Within the recesses of her mind those sentiments were manifest. At the centre stood a castle that had once seen better days, the bare brick walls cracked and weathered, though still standing. Above them the stars, constellations vaster than infinity, swirled and fought against the darkness of the sky; but with no sun to anchor them, the light they brought barely illuminated the landscape. The trees it landed on were cold and lifeless, no leaves to speak of, and dead air sat above the equally lifeless water of the ocean. The space sat, unmoving, deafeningly silent.

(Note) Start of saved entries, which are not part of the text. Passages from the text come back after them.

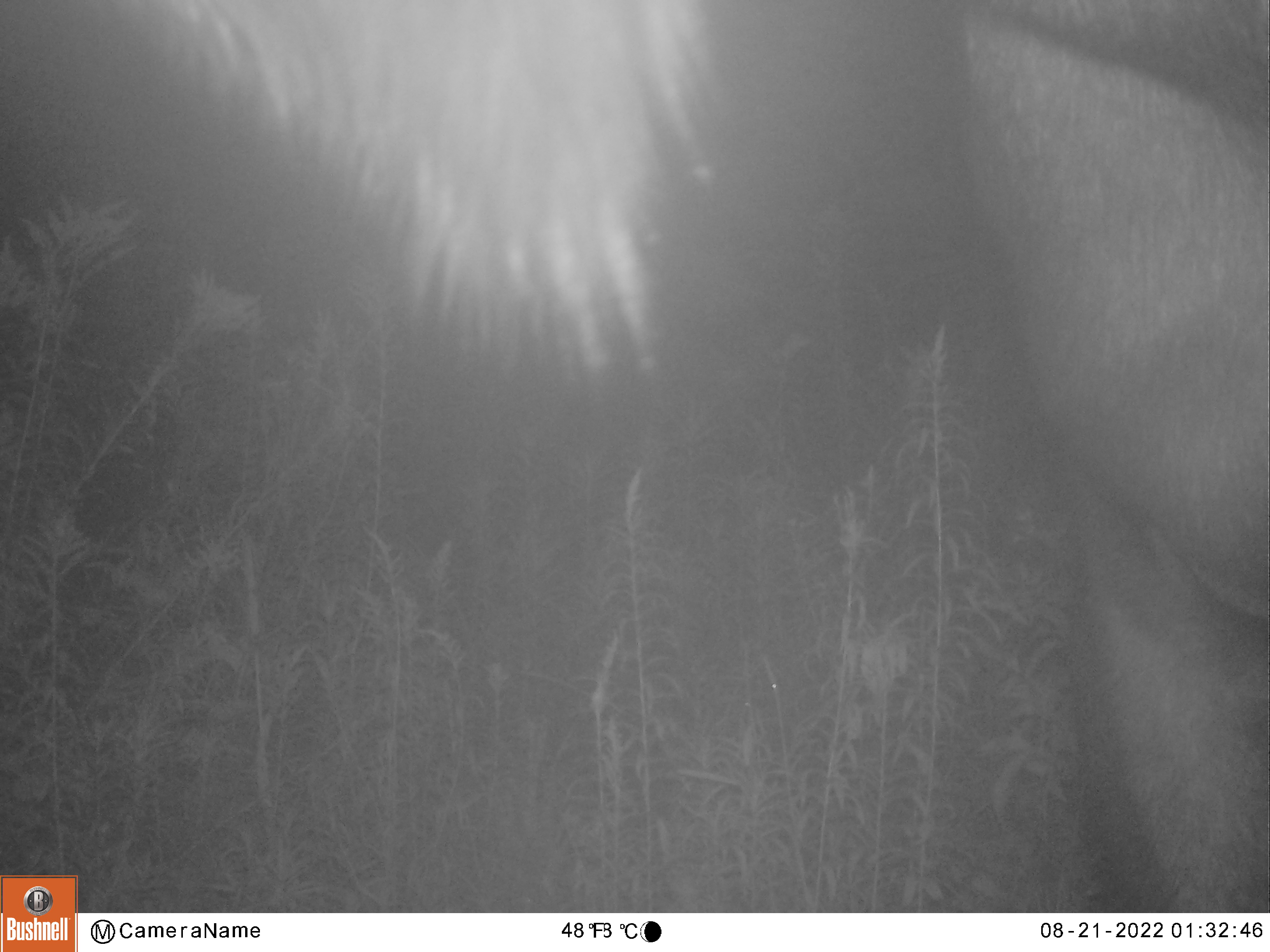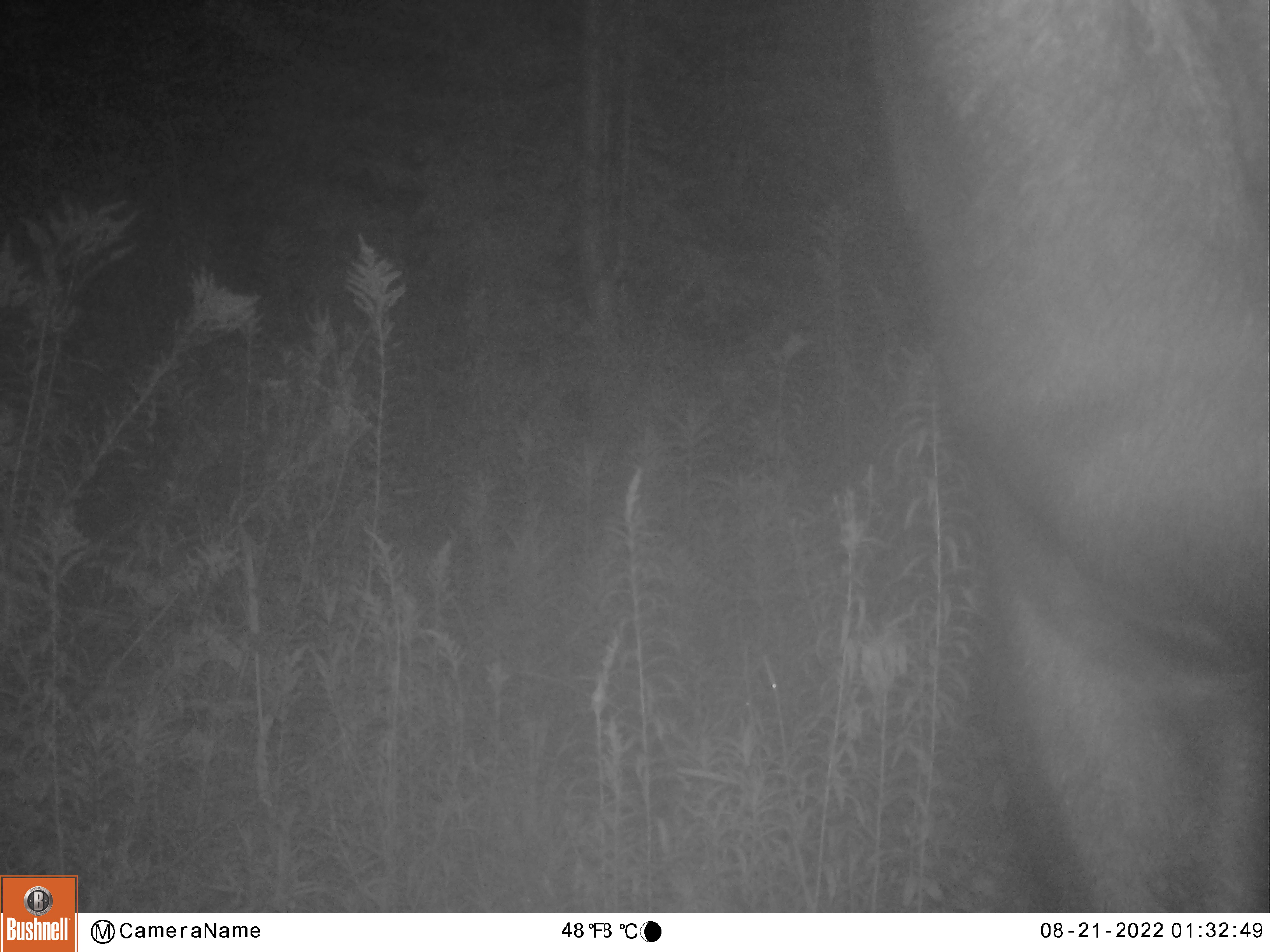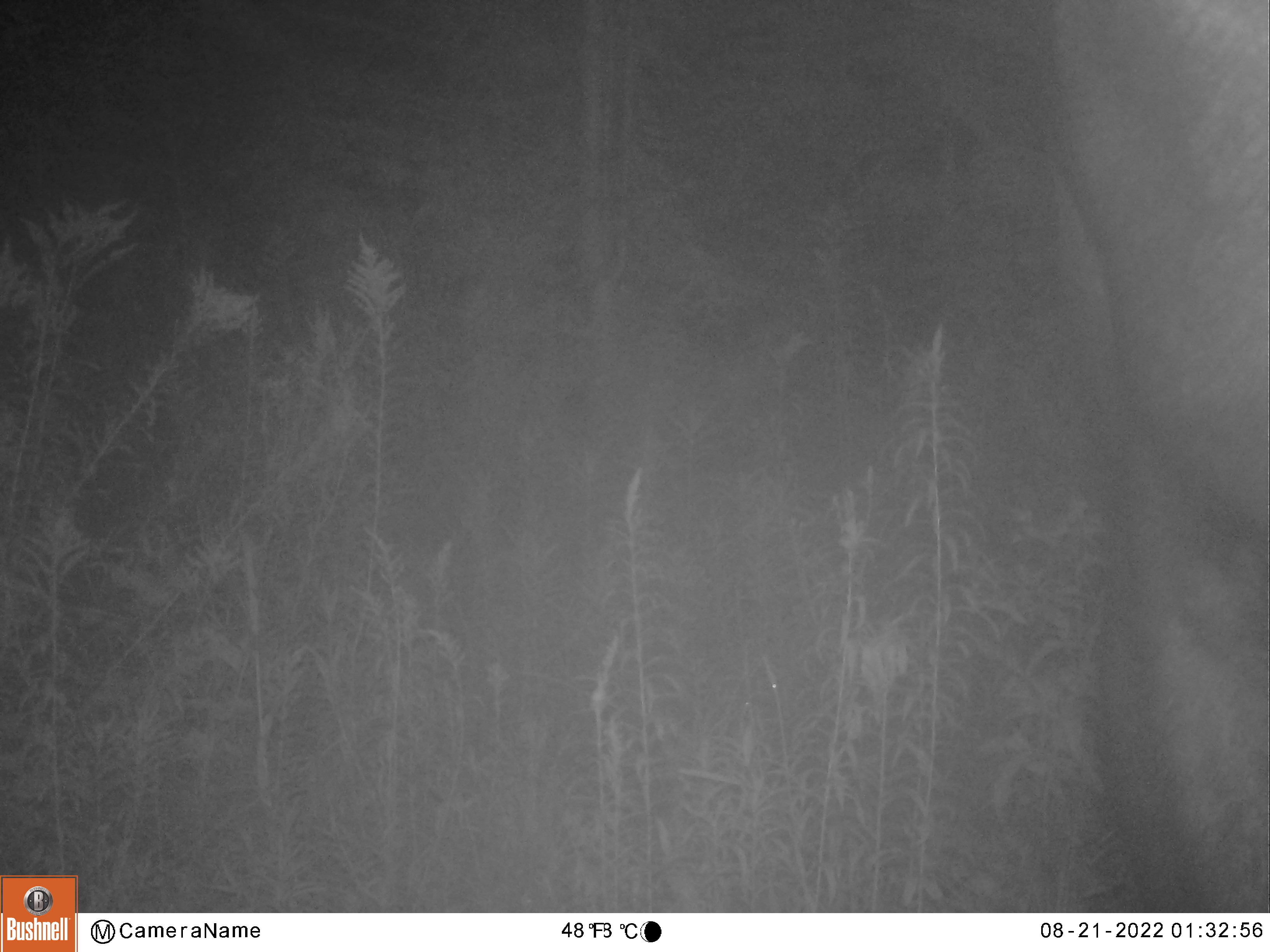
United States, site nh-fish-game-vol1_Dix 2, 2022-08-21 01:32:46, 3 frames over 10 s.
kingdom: Animalia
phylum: Chordata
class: Mammalia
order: Artiodactyla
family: Cervidae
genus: Alces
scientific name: Alces alces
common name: moose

For the first time in her life, she understood Kyle Cavendish. Understood him on a level she didn’t know was possible and wished wasn’t. How he had become who he was, what he was. Why the mausoleum had been built.

The surface of the water began to stir, a gentle whirl becoming indistinct shapes. Between two trees a shape flickered and moved, purpose unclear. In the sky a tune seemed to start and stop, the stars glinting in time. And between the castle and the central tree, both stretching impossibly high, sparks of fire and shards of ice started to flare, mixing in a wind that moments before had not existed.

It was his memories that made him continue. That let him continue. Charlie had known that, of course, but she hadn’t truly understood it. And now, as she sat slowly piecing herself back together, it made more sense than any other lesson she had ever had.

A man in a chair, rocking a small child, head leant down. A figure, bent towards the earth, working it with a trowel. Notes made of pure light, suspended between the stars, shaped like a dancing man. An angel, made of ice, and a woman, made of fire, both smiling so purely towards each other, yet looking at the space between.

For a moment it seemed like the shapes would come solid, join the landscape and merge with it; but then they dissipated into nothing and the air stilled once again.

“I’m sorry, Doc.” The words caught in her throat as she tried and failed to pull forth happy memories, tried her hardest to believe that she could rebuild some semblance of what she’d lost. “I can’t do it, it’s too much. All of them? …it’s. Just.”

With an inaudible cry, Charlie buried her head in her hands and wept.

In the corner of the castle, nestled deep in the crevices of the stone, the soft glow of one solitary brick….began to fade.

Time passed, measured only in her quiet sobs and the stars slowly moving across the night sky as darkness set in. It seemed that nothing could break her grief now it had been released.

And then a soft noise cut through the air, interrupting the tears. Her head rose immediately, eyes clear despite the pain.

Like a lightning bolt, the sound surged through the forest, reaching to the sky and into the ground; and everywhere it touched rippled, regaining colour, moving with it, unable to resist. Following a path that had been thread a thousand times, it arced from tree to brazier, star to sea, but always, always, moving towards the castle. Towards home.

“I’m coming, Kyla.”

And the sound reached its destination, and the brick, barely a flicker in the darkness…exploded into light once more.